*** STUDY MATERIAL Section Begins ***
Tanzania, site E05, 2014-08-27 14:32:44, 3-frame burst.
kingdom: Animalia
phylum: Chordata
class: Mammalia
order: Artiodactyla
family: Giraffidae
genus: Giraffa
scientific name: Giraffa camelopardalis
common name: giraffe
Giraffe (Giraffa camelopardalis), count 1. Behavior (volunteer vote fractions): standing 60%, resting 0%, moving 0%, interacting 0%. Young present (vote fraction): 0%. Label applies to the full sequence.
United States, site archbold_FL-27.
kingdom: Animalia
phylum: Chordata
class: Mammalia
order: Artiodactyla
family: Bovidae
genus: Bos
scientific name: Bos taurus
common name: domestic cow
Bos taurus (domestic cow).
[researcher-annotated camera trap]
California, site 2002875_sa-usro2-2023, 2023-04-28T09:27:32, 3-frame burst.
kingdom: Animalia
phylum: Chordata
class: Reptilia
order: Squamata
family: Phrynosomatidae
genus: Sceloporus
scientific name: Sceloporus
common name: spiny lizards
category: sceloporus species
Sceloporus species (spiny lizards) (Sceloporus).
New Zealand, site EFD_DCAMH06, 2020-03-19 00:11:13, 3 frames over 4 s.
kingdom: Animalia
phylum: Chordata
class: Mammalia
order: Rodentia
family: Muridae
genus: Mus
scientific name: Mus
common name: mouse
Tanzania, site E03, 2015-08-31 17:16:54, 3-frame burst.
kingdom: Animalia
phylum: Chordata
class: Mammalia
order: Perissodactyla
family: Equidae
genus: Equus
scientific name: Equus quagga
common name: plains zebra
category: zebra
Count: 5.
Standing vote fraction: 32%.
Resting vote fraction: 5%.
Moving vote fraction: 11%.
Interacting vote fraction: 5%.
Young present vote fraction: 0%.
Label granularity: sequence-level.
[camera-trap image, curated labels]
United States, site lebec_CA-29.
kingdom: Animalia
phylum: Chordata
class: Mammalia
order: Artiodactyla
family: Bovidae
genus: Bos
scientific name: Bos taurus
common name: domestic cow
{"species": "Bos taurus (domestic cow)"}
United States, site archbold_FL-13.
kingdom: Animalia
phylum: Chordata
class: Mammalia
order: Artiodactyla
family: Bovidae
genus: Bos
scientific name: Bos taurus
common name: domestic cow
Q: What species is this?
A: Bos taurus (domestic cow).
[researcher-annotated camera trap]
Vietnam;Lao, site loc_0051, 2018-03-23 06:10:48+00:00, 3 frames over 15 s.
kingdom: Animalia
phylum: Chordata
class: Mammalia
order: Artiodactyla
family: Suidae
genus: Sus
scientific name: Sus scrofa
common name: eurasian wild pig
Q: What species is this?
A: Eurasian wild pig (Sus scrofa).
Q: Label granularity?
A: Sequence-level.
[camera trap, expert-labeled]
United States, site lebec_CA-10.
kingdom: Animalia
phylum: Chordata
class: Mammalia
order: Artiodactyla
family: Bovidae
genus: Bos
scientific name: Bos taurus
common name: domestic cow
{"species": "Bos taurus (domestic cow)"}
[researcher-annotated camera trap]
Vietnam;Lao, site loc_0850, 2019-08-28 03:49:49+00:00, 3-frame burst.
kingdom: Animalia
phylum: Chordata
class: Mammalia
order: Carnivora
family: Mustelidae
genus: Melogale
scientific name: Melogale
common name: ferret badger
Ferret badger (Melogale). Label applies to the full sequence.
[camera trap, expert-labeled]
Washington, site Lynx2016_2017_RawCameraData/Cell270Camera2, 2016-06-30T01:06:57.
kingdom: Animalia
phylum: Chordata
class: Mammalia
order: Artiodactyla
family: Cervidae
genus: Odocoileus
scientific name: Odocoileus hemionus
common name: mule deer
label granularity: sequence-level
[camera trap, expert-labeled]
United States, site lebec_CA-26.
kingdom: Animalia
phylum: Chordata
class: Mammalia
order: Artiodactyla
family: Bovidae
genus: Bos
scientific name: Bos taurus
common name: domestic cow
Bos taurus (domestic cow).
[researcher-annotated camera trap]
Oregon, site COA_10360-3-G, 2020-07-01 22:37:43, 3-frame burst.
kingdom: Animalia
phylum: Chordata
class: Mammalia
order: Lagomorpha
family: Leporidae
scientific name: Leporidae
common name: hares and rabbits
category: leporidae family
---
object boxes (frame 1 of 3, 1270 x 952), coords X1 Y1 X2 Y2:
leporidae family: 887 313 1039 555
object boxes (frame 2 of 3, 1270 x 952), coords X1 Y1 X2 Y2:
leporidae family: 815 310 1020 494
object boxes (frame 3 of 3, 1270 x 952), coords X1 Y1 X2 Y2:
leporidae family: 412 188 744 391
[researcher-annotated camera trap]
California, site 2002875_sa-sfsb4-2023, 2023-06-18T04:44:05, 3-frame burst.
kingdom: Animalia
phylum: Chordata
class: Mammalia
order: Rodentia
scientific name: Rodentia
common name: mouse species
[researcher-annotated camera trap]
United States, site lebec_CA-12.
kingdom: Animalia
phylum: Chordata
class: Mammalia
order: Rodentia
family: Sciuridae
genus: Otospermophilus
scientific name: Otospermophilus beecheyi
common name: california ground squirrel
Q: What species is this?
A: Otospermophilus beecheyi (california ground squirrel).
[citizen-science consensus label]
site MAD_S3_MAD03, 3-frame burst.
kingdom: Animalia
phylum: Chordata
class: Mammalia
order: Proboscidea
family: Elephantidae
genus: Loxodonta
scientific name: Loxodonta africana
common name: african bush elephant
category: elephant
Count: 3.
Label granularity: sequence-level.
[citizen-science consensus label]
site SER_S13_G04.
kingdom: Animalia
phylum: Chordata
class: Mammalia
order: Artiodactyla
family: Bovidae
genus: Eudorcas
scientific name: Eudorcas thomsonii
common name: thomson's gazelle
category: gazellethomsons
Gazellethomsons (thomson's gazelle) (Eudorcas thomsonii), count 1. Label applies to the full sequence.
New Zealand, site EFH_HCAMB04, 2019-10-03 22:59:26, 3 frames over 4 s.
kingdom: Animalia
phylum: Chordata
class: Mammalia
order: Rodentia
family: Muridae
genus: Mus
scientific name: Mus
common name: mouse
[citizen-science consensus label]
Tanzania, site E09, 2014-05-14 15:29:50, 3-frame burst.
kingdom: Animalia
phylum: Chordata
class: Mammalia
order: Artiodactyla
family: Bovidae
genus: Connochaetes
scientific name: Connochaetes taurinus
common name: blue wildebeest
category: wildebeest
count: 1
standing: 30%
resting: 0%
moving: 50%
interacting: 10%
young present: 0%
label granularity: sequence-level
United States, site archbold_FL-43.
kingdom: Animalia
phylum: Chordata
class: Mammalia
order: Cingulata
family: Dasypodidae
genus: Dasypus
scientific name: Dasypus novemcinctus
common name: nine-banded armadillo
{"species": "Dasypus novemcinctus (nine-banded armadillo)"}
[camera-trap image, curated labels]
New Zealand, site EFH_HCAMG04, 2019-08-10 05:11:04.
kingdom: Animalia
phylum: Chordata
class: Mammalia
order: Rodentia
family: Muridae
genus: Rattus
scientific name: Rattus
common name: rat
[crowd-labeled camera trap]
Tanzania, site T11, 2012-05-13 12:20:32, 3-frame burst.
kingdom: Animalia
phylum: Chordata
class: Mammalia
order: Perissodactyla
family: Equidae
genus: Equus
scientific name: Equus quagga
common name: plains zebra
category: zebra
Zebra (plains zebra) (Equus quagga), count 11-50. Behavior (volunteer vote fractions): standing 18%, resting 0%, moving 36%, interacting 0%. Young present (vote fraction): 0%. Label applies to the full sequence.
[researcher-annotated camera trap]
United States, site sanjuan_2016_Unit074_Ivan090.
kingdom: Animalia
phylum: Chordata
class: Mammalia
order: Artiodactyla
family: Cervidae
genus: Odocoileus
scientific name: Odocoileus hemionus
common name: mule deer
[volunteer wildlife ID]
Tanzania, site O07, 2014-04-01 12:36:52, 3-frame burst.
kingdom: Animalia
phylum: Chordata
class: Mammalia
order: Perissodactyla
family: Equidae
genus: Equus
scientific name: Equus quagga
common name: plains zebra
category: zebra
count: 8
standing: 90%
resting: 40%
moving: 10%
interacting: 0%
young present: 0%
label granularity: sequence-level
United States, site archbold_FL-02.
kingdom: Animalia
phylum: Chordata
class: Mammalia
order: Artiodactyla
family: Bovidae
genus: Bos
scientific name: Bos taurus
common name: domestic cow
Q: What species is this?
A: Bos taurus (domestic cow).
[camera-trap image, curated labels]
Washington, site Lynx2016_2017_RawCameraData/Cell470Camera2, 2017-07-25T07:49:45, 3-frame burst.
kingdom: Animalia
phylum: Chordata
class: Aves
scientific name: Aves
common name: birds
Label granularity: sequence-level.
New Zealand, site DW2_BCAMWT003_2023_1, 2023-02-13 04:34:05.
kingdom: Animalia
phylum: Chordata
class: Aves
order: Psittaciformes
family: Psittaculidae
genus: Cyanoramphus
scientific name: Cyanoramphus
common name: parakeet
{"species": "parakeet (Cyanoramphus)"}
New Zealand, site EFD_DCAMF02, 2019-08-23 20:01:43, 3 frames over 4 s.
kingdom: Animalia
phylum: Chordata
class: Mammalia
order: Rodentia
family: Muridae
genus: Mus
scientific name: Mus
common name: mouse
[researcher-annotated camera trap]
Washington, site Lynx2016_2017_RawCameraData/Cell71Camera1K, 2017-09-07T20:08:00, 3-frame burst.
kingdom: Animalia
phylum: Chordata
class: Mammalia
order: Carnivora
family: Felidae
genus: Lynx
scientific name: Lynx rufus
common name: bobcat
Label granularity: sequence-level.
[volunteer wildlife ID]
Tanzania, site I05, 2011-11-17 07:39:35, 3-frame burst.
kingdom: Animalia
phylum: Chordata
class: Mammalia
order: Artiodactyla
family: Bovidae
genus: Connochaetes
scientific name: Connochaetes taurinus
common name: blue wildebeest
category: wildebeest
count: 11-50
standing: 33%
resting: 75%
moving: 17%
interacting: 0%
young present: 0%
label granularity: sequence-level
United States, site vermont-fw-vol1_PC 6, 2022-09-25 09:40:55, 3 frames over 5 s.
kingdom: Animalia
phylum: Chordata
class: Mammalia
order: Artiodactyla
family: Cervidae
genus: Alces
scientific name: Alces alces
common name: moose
*** STUDY MATERIAL Section Ends ***
• [WORK TO COMPLETE]: Each line above from the one with "A: Eurasian wild pig (Sus scrofa)." up to and including the one with "common name: hares and rabbits" must be set down exactly, and no line outside that span may appear.

• [OUTPUT OF THE TASK]:
A: Eurasian wild pig (Sus scrofa).
Q: Label granularity?
A: Sequence-level.
[camera trap, expert-labeled]
United States, site lebec_CA-10.
kingdom: Animalia
phylum: Chordata
class: Mammalia
order: Artiodactyla
family: Bovidae
genus: Bos
scientific name: Bos taurus
common name: domestic cow
{"species": "Bos taurus (domestic cow)"}
[researcher-annotated camera trap]
Vietnam;Lao, site loc_0850, 2019-08-28 03:49:49+00:00, 3-frame burst.
kingdom: Animalia
phylum: Chordata
class: Mammalia
order: Carnivora
family: Mustelidae
genus: Melogale
scientific name: Melogale
common name: ferret badger
Ferret badger (Melogale). Label applies to the full sequence.
[camera trap, expert-labeled]
Washington, site Lynx2016_2017_RawCameraData/Cell270Camera2, 2016-06-30T01:06:57.
kingdom: Animalia
phylum: Chordata
class: Mammalia
order: Artiodactyla
family: Cervidae
genus: Odocoileus
scientific name: Odocoileus hemionus
common name: mule deer
label granularity: sequence-level
[camera trap, expert-labeled]
United States, site lebec_CA-26.
kingdom: Animalia
phylum: Chordata
class: Mammalia
order: Artiodactyla
family: Bovidae
genus: Bos
scientific name: Bos taurus
common name: domestic cow
Bos taurus (domestic cow).
[researcher-annotated camera trap]
Oregon, site COA_10360-3-G, 2020-07-01 22:37:43, 3-frame burst.
kingdom: Animalia
phylum: Chordata
class: Mammalia
order: Lagomorpha
family: Leporidae
scientific name: Leporidae
common name: hares and rabbits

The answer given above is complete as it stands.